[Data section Boundary: Start]

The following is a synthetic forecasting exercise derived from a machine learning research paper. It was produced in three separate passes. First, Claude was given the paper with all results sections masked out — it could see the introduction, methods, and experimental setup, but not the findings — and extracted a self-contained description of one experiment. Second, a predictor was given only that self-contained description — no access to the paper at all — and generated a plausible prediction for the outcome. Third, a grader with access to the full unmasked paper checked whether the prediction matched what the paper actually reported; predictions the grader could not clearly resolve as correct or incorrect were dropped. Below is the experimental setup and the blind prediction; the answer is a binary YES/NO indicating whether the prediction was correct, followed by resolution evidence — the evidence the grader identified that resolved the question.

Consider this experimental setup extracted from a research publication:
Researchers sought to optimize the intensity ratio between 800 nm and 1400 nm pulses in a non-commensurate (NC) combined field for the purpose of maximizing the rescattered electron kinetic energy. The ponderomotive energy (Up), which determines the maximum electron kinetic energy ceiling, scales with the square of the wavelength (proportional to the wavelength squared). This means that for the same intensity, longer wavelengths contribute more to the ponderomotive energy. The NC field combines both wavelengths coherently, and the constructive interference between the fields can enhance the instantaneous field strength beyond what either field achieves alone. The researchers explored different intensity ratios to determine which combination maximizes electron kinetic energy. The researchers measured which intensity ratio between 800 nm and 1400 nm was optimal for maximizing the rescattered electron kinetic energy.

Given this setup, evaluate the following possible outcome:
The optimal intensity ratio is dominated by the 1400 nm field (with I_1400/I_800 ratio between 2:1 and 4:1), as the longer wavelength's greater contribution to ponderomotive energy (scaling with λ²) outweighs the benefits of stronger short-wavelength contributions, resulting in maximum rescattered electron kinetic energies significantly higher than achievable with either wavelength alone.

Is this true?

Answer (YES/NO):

[Data section Boundary: End]

**Assignment:** What is needed here is every record above, repeated exactly.

**Solution to the exercise:**
The following is a synthetic forecasting exercise derived from a machine learning research paper. It was produced in three separate passes. First, Claude was given the paper with all results sections masked out — it could see the introduction, methods, and experimental setup, but not the findings — and extracted a self-contained description of one experiment. Second, a predictor was given only that self-contained description — no access to the paper at all — and generated a plausible prediction for the outcome. Third, a grader with access to the full unmasked paper checked whether the prediction matched what the paper actually reported; predictions the grader could not clearly resolve as correct or incorrect were dropped. Below is the experimental setup and the blind prediction; the answer is a binary YES/NO indicating whether the prediction was correct, followed by resolution evidence — the evidence the grader identified that resolved the question.

Consider this experimental setup extracted from a research publication:
Researchers sought to optimize the intensity ratio between 800 nm and 1400 nm pulses in a non-commensurate (NC) combined field for the purpose of maximizing the rescattered electron kinetic energy. The ponderomotive energy (Up), which determines the maximum electron kinetic energy ceiling, scales with the square of the wavelength (proportional to the wavelength squared). This means that for the same intensity, longer wavelengths contribute more to the ponderomotive energy. The NC field combines both wavelengths coherently, and the constructive interference between the fields can enhance the instantaneous field strength beyond what either field achieves alone. The researchers explored different intensity ratios to determine which combination maximizes electron kinetic energy. The researchers measured which intensity ratio between 800 nm and 1400 nm was optimal for maximizing the rescattered electron kinetic energy.

Given this setup, evaluate the following possible outcome:
The optimal intensity ratio is dominated by the 1400 nm field (with I_1400/I_800 ratio between 2:1 and 4:1), as the longer wavelength's greater contribution to ponderomotive energy (scaling with λ²) outweighs the benefits of stronger short-wavelength contributions, resulting in maximum rescattered electron kinetic energies significantly higher than achievable with either wavelength alone.

Is this true?

Answer (YES/NO):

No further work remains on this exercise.